• [Action item]:
Starting at the record that contains "Museums in Motion: An" and stopping after the one that contains "Tears For Fears", output those records as a numbered list with blank lines omitted. Exclude the pictures from the output.

• [Supplied material]:
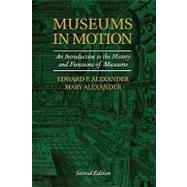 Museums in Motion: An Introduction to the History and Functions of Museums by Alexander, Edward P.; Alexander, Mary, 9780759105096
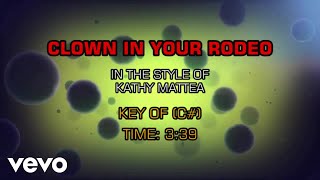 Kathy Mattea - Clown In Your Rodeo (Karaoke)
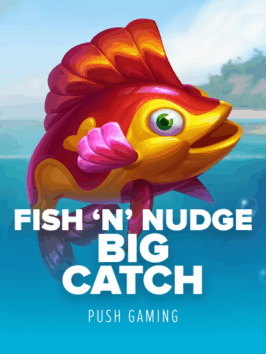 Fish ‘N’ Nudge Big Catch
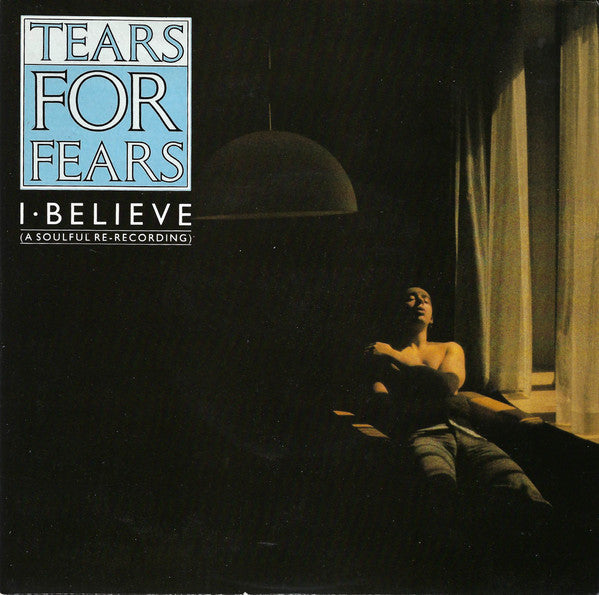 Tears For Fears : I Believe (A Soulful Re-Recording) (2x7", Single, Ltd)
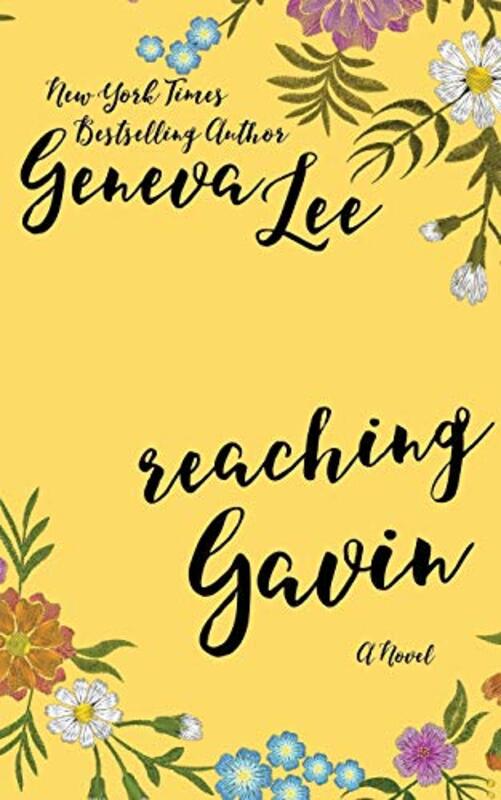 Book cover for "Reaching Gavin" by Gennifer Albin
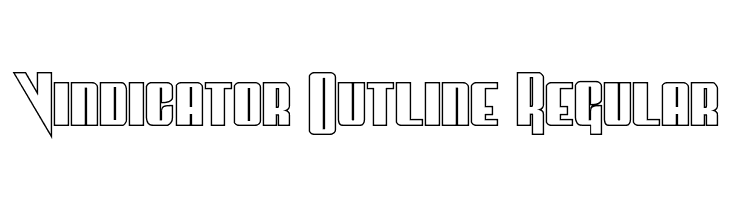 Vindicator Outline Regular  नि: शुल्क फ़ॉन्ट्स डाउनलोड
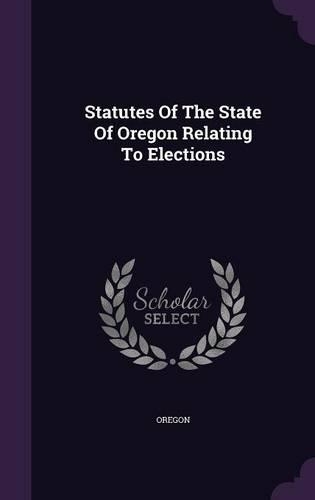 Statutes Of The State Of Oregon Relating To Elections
...
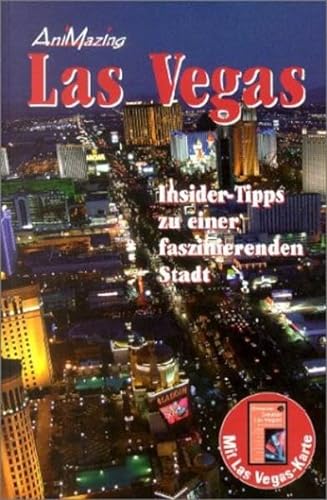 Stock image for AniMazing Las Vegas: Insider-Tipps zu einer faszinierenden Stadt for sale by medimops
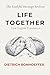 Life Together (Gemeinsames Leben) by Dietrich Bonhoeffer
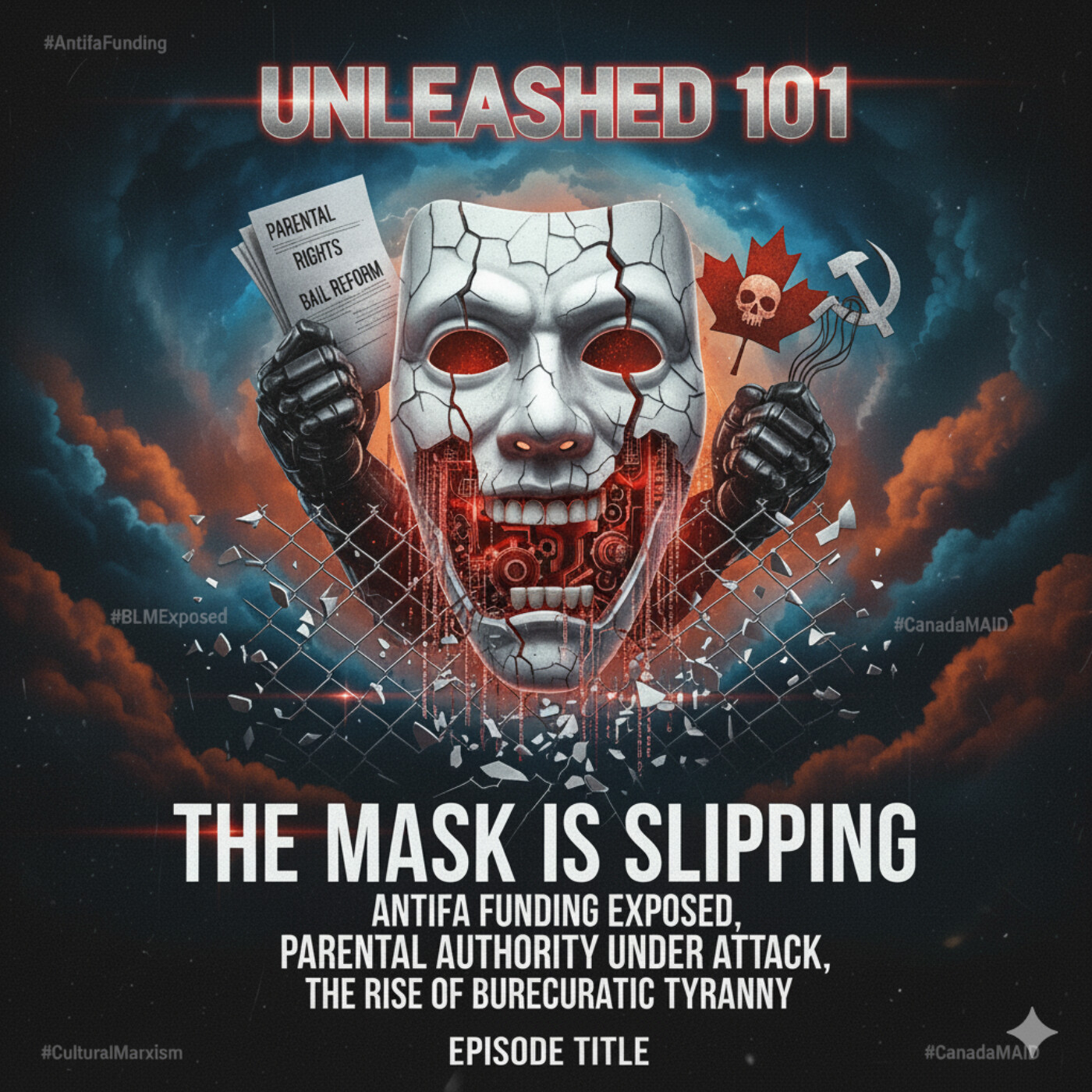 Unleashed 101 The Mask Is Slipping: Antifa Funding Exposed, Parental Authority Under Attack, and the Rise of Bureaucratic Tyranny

• [Answer to the problem]:
1.  Museums in Motion: An Introduction to the History and Functions of Museums by Alexander, Edward P.; Alexander, Mary, 9780759105096
2.  Kathy Mattea - Clown In Your Rodeo (Karaoke)
3.  Fish ‘N’ Nudge Big Catch
4.  Tears For Fears : I Believe (A Soulful Re-Recording) (2x7", Single, Ltd)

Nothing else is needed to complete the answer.